* **SOURCE DOCUMENT**
HUMAN RIGHTS TRIBUNAL OF ONTARIO
B E T W E E N:
Hyacinth Brown
Applicant
-and-
Kensington Garden
Respondent
INTERIM DECISION
Adjudicator: Keith Brennenstuhl
Indexed as: Brown v. Kensington Garden
APPEARANCES
Hyacinth Brown, Applicant
Michelle Velvet, Counsel
Kensington Garden, Respondent
P. Christopher Lloyd, Counsel
Canadian Union of Public Employees, Local 4599, Respondent
Ryan Goldvine, Counsel
Introduction
1This is an Application filed under section 34 of Part IV of the Human Rights Code, R.S.O. 1990, c. H.19, as amended (the “Code”), alleging discrimination with respect to employment because of race and disability.

* **THE DATA**

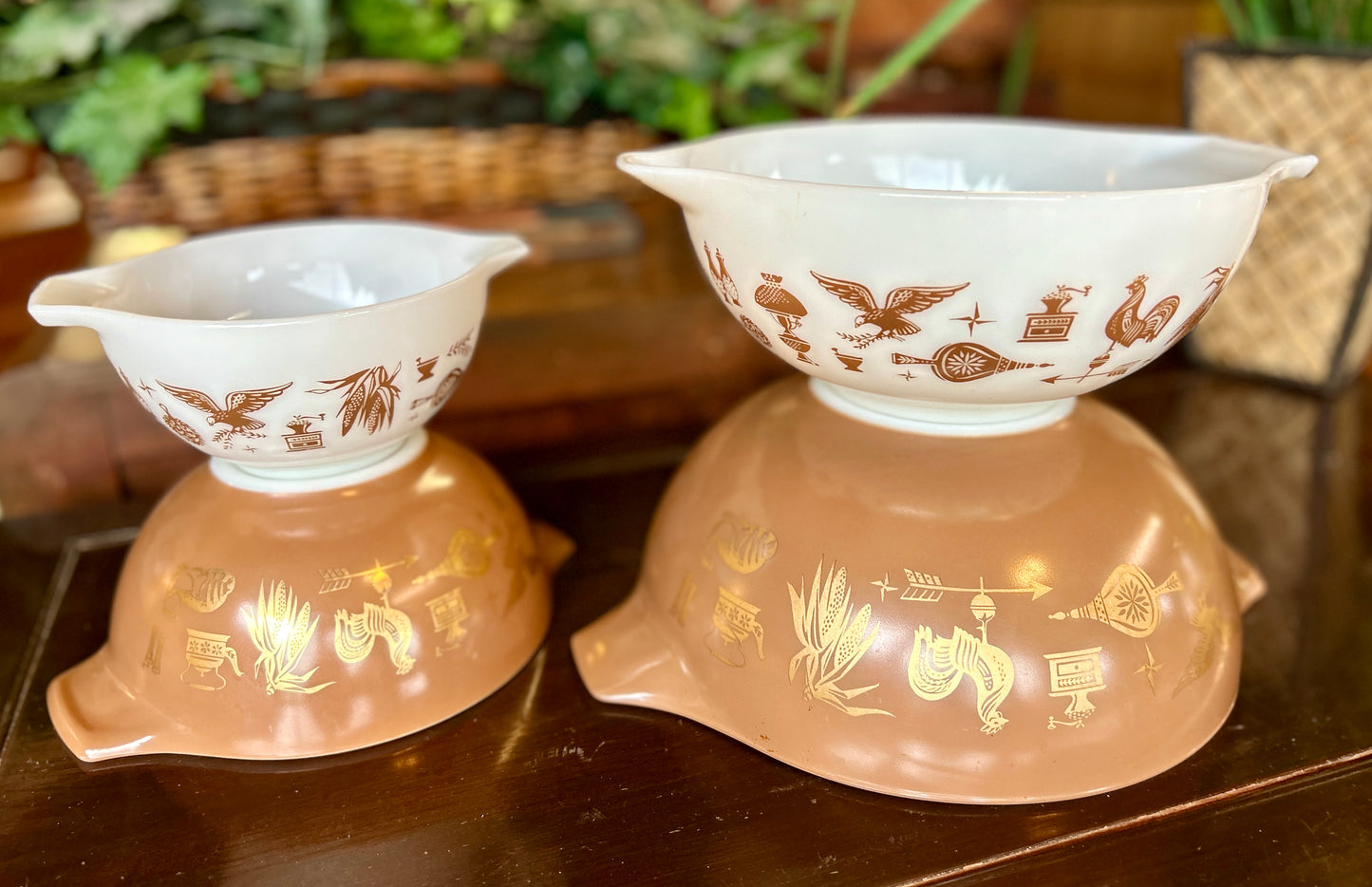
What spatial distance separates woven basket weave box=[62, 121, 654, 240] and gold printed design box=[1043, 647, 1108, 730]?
2.17ft

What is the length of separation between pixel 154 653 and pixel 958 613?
1.22ft

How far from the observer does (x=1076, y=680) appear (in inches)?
15.4

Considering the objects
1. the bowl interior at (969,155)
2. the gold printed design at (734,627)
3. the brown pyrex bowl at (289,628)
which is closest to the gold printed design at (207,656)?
the brown pyrex bowl at (289,628)

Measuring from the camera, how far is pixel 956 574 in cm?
40

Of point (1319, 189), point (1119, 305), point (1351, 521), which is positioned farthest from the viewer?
point (1319, 189)

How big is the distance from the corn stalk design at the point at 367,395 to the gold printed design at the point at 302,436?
0.01m

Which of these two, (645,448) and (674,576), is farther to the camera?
(645,448)

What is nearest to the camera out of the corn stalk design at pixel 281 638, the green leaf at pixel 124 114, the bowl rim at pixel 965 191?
the bowl rim at pixel 965 191

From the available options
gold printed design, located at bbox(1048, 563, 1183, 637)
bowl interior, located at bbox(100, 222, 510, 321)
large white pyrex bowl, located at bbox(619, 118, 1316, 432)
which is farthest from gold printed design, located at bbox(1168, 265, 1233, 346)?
bowl interior, located at bbox(100, 222, 510, 321)

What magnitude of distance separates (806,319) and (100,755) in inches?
15.2

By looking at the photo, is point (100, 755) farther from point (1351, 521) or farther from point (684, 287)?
point (1351, 521)

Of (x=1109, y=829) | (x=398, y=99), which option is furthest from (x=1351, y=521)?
(x=398, y=99)

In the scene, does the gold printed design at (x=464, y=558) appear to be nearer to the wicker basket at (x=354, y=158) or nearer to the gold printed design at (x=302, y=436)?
the gold printed design at (x=302, y=436)

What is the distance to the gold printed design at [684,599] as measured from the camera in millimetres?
462
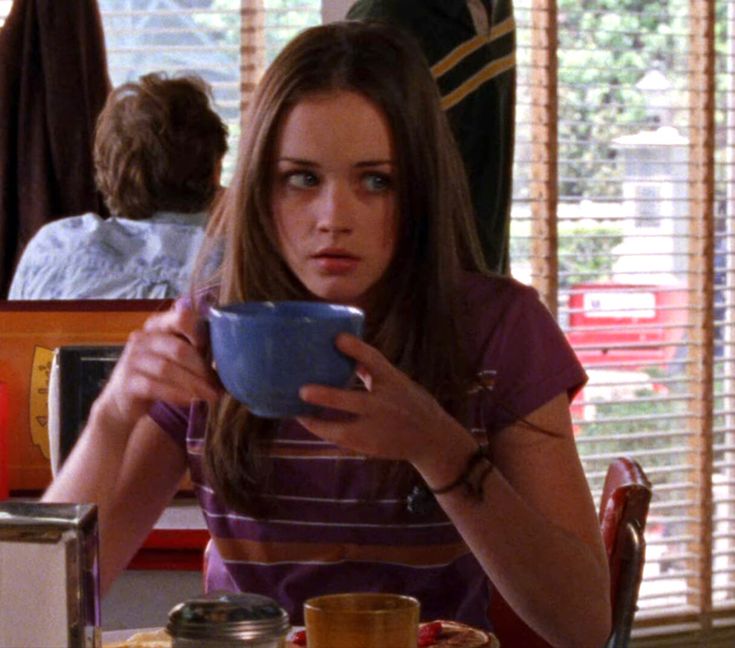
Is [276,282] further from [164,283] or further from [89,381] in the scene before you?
[164,283]

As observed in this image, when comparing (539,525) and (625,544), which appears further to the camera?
(625,544)

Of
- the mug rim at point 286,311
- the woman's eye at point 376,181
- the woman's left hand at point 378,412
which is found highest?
the woman's eye at point 376,181

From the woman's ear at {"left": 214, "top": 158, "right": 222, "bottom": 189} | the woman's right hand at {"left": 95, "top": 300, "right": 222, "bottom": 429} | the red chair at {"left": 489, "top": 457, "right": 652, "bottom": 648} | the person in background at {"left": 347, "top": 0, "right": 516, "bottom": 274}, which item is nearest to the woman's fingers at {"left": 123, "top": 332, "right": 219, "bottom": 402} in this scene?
the woman's right hand at {"left": 95, "top": 300, "right": 222, "bottom": 429}

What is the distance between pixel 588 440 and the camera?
11.4ft

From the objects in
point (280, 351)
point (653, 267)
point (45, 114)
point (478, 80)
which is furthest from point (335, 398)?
point (653, 267)

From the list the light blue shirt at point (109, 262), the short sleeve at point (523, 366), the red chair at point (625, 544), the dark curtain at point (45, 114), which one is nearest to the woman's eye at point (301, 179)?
Result: the short sleeve at point (523, 366)

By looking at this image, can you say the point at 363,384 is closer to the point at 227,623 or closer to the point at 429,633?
the point at 429,633

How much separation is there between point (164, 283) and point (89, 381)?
73 centimetres

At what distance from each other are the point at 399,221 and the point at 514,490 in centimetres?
27

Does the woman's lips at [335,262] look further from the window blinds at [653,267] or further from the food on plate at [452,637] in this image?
the window blinds at [653,267]

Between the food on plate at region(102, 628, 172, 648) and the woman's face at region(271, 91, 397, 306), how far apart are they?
0.35 metres

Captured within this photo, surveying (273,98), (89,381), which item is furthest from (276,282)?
(89,381)

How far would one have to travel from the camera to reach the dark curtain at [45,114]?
2775mm

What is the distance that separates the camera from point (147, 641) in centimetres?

* **REQUESTS**
A. Reproduce the Human Rights Tribunal decision above in full, word for word.
B. Return every line of the records above that contains the string "basket".

* **COMPLETED EXERCISE**
A.
HUMAN RIGHTS TRIBUNAL OF ONTARIO
B E T W E E N:
Hyacinth Brown
Applicant
-and-
Kensington Garden
Respondent
INTERIM DECISION
Adjudicator: Keith Brennenstuhl
Indexed as: Brown v. Kensington Garden
APPEARANCES
Hyacinth Brown, Applicant
Michelle Velvet, Counsel
Kensington Garden, Respondent
P. Christopher Lloyd, Counsel
Canadian Union of Public Employees, Local 4599, Respondent
Ryan Goldvine, Counsel
Introduction
1This is an Application filed under section 34 of Part IV of the Human Rights Code, R.S.O. 1990, c. H.19, as amended (the “Code”), alleging discrimination with respect to employment because of race and disability.

B.
What spatial distance separates woven basket weave box=[62, 121, 654, 240] and gold printed design box=[1043, 647, 1108, 730]?
In the scene, does the gold printed design at (x=464, y=558) appear to be nearer to the wicker basket at (x=354, y=158) or nearer to the gold printed design at (x=302, y=436)?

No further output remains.